----- ТЕКСТ ДЛЯ ЧТЕНИЯ

Иван Шипнигов (ударение в фамилии на последний слог) — для финала «Нацбеста» автор совершенно уникальный. Хотя бы потому, что, похоже, изобрел новый жанр — «псевдовербатим», в нем и написан его роман «Стрим». А еще потому, что, пожалуй, никто другой в последнее время не уделял столько внимания работе над речью своих персонажей, речью, которая в книге становится социальным маркером, обозначает интеллектуальный потолок, раскрывает внутренний мир, которая наполнена самоиронией. Как автор создавал этот текст, чем ему помогал в этом современный театр, где он пил коньяк с победителем «Нацбеста» Александром Пелевиным, кого считает своим наставником и что думает о пандемии? На эти и другие вопросы Иван Шипнигов ответил в разговоре с Анной Делианиди.
— Твой текст очень сложно устроен в языковом плане, там слоями идут срезы разных культурных кодов, которые ты передаешь через речь героев. Потрясающая работа проделана! Как ты это делал?
— Персонажи появлялись друг за другом. Наташа и Алексей — двое неграмотных и молодых — были первыми. Я роман писал в литературной студии Елены Валентиновны Исаевой «Коровий брод». Пишешь главу – приносишь в студию – тебя слушают – идешь дальше. И как-то Елена Валентиновна сказала: «Слушай, с неграмотной речью все хорошо, а грамотные персонажи будут?» И тогда начали добавляться потихоньку остальные, разного уровня образованности и с разной чистоты речью.
— Если про жанр, есть идея про то, как его можно обозначить для твоего романа?
Елена Исаева придумала мне название жанра – «псевдовербатим». Такой парадоксальный фикшн-док. Мне кажется, довольно точно. Естественно, текст шел сам, без моих размышлений, новый это жанр или не новый. И конечно, всю речь персонажей я придумал и где-то сознательно утрировал: я, например, не встречал ни разу человека, который говорил бы как Алексей, мой главный герой.
— Чувство юмора — это врожденное или приобретенное?
— Ну, наверное, это лучше спрашивать не у меня, а у людей, у которых это чувство есть…
Если же про меня, то весной 2018 года, когда я начал роман, мне было 32 года, и что-то как-то я от себя устал. Я сам себя бесил, мне было самим с собой скучно. Ужасное, незнакомое мне раньше ощущение.

----------
----- ЛИСТИНГ

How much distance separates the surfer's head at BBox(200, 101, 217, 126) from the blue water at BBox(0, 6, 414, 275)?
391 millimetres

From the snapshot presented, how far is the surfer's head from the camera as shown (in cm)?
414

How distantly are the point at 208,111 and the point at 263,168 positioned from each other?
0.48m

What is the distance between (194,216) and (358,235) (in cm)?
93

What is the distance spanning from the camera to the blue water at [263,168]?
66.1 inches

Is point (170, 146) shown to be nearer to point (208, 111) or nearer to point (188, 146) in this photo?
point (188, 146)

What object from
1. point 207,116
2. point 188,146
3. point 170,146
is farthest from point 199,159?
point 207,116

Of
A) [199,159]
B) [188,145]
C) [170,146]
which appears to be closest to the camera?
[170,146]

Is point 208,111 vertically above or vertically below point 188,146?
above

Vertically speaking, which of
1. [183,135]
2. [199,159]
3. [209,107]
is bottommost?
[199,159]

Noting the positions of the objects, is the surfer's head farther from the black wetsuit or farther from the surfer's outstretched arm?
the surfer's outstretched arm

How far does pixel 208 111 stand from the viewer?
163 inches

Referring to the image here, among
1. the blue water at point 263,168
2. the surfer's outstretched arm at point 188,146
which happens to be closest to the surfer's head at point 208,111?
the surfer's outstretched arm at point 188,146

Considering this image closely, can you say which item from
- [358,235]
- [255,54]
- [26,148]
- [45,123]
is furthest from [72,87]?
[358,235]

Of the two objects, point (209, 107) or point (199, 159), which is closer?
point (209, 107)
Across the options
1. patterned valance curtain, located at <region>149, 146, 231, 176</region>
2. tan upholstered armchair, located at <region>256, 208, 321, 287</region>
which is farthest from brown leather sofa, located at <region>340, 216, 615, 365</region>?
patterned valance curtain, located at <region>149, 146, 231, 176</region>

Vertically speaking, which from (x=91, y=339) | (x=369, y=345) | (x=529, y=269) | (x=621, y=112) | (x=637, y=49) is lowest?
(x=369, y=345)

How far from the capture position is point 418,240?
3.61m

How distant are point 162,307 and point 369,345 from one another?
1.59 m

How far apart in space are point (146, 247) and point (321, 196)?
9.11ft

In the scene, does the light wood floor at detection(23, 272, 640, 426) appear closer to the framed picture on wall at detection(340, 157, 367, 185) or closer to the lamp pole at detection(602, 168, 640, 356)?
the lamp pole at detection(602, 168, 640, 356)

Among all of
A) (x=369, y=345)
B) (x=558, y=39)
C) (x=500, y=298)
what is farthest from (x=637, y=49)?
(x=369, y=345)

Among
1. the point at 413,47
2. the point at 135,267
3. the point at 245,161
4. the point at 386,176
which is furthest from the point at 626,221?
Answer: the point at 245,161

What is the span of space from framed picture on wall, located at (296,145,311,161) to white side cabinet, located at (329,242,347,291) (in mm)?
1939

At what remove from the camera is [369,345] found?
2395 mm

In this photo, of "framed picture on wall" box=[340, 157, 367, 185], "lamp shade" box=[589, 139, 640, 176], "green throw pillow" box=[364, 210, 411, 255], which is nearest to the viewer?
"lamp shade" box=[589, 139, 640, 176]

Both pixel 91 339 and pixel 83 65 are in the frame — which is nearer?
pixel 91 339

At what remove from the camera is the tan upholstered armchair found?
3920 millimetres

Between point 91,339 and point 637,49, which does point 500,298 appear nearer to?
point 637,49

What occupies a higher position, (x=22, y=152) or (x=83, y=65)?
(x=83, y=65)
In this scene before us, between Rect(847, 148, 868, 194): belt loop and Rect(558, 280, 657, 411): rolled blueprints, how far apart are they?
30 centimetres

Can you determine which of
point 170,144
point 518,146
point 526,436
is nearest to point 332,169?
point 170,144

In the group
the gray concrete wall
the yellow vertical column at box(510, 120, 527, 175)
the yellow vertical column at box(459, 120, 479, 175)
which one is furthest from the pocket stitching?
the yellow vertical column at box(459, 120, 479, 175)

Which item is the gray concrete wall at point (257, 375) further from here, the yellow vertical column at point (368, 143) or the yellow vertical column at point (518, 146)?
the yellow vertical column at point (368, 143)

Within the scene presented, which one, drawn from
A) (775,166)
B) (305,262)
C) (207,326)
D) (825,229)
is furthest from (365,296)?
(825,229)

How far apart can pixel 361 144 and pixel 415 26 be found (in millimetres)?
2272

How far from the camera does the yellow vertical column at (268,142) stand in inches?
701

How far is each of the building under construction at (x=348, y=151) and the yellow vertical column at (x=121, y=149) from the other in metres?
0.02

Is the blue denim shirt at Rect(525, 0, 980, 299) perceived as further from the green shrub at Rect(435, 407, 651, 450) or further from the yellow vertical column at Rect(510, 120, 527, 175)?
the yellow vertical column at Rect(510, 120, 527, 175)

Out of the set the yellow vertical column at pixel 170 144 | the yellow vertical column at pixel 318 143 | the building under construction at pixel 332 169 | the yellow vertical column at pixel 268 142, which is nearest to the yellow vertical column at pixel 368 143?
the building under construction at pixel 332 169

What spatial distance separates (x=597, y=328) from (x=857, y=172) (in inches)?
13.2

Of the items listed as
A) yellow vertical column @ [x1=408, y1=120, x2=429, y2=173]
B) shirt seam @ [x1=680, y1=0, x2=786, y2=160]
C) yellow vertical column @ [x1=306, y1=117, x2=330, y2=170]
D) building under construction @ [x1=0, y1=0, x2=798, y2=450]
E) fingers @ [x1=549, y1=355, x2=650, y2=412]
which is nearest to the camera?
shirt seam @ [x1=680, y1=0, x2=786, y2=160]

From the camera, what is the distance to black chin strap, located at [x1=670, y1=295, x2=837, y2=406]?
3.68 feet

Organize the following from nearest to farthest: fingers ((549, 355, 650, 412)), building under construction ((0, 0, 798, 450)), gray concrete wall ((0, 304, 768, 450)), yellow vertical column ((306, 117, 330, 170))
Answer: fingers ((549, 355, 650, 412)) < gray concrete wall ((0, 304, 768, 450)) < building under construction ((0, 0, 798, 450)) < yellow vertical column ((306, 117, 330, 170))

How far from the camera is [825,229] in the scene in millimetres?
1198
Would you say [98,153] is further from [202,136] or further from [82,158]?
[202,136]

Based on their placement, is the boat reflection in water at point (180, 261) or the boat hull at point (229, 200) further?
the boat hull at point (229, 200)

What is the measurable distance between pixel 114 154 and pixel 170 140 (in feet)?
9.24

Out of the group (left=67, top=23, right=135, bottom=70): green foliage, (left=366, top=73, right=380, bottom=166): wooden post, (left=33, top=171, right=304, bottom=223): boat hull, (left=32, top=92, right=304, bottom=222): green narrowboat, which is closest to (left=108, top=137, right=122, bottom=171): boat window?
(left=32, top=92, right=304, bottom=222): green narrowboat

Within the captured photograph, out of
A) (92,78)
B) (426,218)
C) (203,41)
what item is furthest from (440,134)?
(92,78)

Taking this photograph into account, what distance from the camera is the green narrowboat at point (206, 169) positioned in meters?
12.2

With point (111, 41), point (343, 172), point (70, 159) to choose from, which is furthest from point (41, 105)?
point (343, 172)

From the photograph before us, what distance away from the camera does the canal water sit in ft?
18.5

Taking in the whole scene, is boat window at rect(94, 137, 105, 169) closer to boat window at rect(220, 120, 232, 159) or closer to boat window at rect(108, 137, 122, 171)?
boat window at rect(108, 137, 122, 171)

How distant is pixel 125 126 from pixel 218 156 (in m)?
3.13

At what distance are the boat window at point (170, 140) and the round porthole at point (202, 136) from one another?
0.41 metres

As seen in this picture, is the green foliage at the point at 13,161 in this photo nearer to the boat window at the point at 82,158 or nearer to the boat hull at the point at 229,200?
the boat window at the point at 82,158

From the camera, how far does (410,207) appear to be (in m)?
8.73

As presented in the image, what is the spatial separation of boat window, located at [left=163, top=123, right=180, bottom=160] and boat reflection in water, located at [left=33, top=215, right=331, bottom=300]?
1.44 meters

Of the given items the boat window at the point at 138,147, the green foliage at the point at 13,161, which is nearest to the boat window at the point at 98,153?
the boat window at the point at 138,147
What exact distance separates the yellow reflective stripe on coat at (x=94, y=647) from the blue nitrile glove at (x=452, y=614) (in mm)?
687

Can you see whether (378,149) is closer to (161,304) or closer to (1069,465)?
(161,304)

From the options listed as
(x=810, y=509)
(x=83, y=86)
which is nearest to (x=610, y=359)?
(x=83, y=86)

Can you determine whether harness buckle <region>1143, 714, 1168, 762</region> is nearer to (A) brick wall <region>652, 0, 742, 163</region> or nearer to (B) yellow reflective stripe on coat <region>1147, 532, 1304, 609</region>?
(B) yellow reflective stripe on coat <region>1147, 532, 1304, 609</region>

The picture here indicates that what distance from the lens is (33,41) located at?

----------

_ЗАДАНИЕ_
Кто, согласно интервью с Иваном Шипниговым, придумал название жанра «псевдовербатим»?

_ВЫПОЛНЕННОЕ ЗАДАНИЕ_
Елена Исаева.